Previously, the value returned by the str_to_fp() function would always have an LSB of zero. Although the remaining bits are correctly aligned, this still resulted in an effective fractional precision one bit lower than expected.

This was discovered when attempting to write a value of 0.0625 (0x01, in UQ4.4 format) to a particular hardware register, which actually parsed to 0x00. Further testing revealed this "LSB equals zero" error to be very reliable — for instance, 0.9999 parsed to 0x0E instead of 0x0F, and 0.1875 to 0x02 instead of 0x03.

LRitzdorf commented 1 year ago

@tvannoy Tagging you as a potential reviewer for this, since you're credited in the relevant file header.

tvannoy commented 1 year ago

We typically don't show students these conversion functions or tell students to use these functions in their device drivers, so thanks for catching this error. Students usually just type in hex representations for the sysfs attributes.

We have used these functions before in a previous project, but never wrote any proper unit tests, so we never caught this bug.

I ran through your example of using 0.0625 using MATLAB's fixed-point toolbox, and the algorithm worked properly.

However, before we proceed with this PR, we should really write some unit tests so we can be sure that these functions work in all cases. I don't have time to write any unit tests right now. Using kunit seems probably too complicated to be worthwhile, even though we include some kernel headers (I think the only header we are actually using is <linux/types.h>). Perhaps Unity would work for us.

Additionally, as far as I can tell, there's no good reason to have that ARBITRARY_CUTOFF_LEN stuff in there. We can handle users typing in an arbitrarily long string; we'll just ignore any fractional digits that can't be represented in the given number of fractional bits (which is what we already do).

My point is that we should clean this code up while we're thinking about it. I think this code is poorly documented and difficult to follow.

@nat-sweeney @w-culhane @rksnider

LRitzdorf commented 1 year ago

This is obviously your guys' repo, so I don't want to get in your way, but I do have a few thoughts with regard to unit tests and their relevance.

Also, should we move this discussion to an issue? It seems to be experiencing a fair bit of scope creep from the original PR.

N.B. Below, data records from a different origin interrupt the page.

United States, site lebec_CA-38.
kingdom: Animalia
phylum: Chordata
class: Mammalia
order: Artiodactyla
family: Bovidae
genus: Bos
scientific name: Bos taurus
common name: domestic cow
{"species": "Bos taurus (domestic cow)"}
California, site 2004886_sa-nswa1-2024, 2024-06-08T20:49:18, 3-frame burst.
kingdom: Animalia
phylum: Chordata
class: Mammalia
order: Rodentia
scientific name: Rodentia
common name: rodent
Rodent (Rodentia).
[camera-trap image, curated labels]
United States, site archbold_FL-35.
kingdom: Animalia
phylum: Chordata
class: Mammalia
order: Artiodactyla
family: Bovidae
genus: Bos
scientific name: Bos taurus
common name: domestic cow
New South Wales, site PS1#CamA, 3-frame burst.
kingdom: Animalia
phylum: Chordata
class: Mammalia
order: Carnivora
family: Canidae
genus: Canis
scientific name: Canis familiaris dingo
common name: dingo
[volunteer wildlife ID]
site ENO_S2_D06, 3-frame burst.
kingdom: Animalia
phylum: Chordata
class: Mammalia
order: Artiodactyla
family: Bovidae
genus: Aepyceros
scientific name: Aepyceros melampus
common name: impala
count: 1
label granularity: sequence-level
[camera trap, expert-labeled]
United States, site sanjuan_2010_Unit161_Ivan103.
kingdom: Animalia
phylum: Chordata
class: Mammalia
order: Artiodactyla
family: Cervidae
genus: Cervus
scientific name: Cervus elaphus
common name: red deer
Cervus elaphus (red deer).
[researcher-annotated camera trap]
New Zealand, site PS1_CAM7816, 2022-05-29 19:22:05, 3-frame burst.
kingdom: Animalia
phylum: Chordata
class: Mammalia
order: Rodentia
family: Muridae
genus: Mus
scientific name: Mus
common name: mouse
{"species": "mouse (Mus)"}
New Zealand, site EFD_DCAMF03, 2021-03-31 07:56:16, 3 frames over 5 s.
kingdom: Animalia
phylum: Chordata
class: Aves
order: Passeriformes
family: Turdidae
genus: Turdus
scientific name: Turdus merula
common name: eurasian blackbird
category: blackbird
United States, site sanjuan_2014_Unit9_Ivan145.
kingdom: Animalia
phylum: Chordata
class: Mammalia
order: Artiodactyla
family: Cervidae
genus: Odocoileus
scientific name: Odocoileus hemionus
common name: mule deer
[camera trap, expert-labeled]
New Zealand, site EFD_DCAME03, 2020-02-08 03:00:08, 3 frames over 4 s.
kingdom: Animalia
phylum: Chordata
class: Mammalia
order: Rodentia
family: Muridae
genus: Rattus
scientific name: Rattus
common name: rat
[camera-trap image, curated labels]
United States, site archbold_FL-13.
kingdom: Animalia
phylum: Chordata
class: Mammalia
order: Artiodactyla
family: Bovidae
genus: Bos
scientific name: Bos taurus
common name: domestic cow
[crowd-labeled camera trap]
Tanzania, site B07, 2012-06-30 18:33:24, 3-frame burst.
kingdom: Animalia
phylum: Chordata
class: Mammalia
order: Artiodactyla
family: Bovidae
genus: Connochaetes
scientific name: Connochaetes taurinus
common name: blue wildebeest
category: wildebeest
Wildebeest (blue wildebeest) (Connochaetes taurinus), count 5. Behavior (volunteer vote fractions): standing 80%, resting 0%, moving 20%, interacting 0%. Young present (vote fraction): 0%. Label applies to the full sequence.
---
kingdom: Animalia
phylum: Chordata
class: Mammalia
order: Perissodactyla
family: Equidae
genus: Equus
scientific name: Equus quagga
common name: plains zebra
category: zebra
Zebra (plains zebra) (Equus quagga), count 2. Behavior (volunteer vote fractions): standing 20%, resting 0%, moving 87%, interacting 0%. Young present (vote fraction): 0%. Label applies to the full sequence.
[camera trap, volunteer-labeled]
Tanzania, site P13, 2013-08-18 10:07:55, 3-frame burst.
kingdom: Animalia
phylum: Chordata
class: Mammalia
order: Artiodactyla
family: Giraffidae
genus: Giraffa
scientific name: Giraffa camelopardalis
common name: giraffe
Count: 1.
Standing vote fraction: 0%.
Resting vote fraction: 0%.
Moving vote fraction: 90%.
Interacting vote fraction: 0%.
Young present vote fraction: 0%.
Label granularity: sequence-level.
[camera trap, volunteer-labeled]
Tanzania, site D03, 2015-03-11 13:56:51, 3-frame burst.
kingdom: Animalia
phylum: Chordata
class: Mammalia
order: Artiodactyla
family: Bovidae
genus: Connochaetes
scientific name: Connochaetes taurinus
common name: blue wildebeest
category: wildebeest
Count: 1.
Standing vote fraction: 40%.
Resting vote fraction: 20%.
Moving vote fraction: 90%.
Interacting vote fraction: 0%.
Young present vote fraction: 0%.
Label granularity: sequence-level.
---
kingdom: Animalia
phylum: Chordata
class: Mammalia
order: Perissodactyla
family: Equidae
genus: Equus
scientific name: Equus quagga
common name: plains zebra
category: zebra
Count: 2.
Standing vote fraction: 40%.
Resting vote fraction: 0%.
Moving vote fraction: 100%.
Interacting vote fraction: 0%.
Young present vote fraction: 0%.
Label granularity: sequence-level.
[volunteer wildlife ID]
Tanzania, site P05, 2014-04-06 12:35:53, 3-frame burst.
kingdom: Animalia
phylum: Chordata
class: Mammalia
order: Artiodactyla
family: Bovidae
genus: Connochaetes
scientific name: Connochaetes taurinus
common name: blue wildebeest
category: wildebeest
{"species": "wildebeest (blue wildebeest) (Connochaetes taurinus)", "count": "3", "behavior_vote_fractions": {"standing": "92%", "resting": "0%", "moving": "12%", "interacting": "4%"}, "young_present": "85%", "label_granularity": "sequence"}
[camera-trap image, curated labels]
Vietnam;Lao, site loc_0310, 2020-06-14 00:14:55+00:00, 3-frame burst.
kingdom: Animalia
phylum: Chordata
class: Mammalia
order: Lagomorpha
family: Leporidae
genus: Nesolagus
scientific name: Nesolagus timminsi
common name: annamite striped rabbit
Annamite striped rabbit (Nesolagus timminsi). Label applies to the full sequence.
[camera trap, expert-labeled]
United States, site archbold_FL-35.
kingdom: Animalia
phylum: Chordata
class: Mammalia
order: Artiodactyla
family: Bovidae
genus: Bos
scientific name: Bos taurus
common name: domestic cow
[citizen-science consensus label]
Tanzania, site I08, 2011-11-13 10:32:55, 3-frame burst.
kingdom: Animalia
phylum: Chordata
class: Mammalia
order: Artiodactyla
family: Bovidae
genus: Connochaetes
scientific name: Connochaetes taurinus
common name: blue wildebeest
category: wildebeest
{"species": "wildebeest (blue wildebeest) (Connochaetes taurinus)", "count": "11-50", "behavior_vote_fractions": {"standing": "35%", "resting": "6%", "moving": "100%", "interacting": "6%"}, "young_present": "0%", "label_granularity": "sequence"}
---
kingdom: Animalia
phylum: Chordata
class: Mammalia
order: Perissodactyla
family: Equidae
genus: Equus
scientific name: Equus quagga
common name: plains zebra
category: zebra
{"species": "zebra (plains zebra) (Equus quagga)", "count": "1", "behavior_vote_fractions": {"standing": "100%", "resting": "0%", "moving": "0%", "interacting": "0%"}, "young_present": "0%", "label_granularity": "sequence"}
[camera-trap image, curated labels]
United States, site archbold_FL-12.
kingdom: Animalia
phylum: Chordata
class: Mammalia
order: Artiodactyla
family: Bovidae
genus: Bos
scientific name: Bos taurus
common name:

tvannoy commented 1 year ago

What should be tested?

Just the functions in fp_conversion.h would be tested. As I said, we never wrote any tests for these; if we would have, we would've found this bug much sooner.

Certainly test code is most useful when

  1. you are first writing the code (test driven development)
  2. the underlying code changes frequently

Neither of those situations are true right now. However, I still prefer automated tests over manual testing because automated tests are reproducible and provide traceability that the code is actually correct. Writing software tests for this conversion code doesn't add much overhead; we don't even need to use a unit testing framework---a simple fp_conversion_test.c with a few functions would suffice. I think a simple unit test is preferable to needing a device driver, and possibly even an FPGA design with registers, just to test that the conversions work correctly. When a unit test will suffice, I'd prefer unit tests over integration tests.

But, the presence of other files that they don't recognize might be confusing, especially if they try to consult those files for additional assignment context.

Excuse me if I'm wrong, but I don't think fp_conversions.h is linked or mentioned anywhere in the textbook as far as I remember. If there indeed is no link or mention of fp_conversions.h in the textbook, and we never require using it, then fp_conversions.h is an extra file that might be confusing to students.

How did you find fp_conversions.h? I know it's commented out in the driver source code, so perhaps that is how. If it is in the textbook, then my bad---please point me to the relevant page if that's the case.

If it's not in the textbook, and we never use it, then perhaps we should simply remove the file. I agree that extra, unused files, can be confusing.

LRitzdorf commented 1 year ago

It was uploaded by @rksnider in 0894c4c379aacc325d9745556d707282b9042782 — not sure where he normally keeps it. It came up during a discussion after class, and is not linked in the textbook (that I know of).